“Each of us must pay for the slightest damage he inflicts upon a universe created for indifference and stagnation, sooner or later, he will regret not having left it intact.”
“But man is a strayed animal, and when he falls victim to doubt, if he should happen to take no further pleasure in attacking others, he turns on himself in order to inflict merciless tortures.”
“The man too lucid to worship will also be too lucid to wreck, or will wreck only his … rebellions; for what is the use of rebelling only to discover, afterwards, a universe intact? A paltry monologue.”
“Though we may prefer ourselves to the universe, we nonetheless loathe ourselves much more than we suspect. If the wise man is so rare a phenomenon, it is because he seems unshaken by the aversion which, like all beings, he must feel for himself.”
“Once man loses his faculty of indifference he becomes a potential murderer; once he transforms his idea into a god the consequences are incalculable.

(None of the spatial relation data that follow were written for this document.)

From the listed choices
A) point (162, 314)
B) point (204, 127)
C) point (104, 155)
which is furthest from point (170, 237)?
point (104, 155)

We kill only in the name of a god or of his counterfeits: the excesses provoked by the goddess Reason, by the concept of nation, class, or race are akin to those of the Inquisition or of the Reformation”
“During the long nights in the caves, how many Hamlets must have murmured their endless monologues—for it is likely that the apogee of metaphysical torment is to be located well before that universal insipidity which followed the advent of Philosophy.”
“The more power man acquires, the more vulnerable he becomes. What he must fear most is the moment when, creation entirely fleeced, he will celebrate his triumph, that fatal apotheosis, the victory he will not survive.”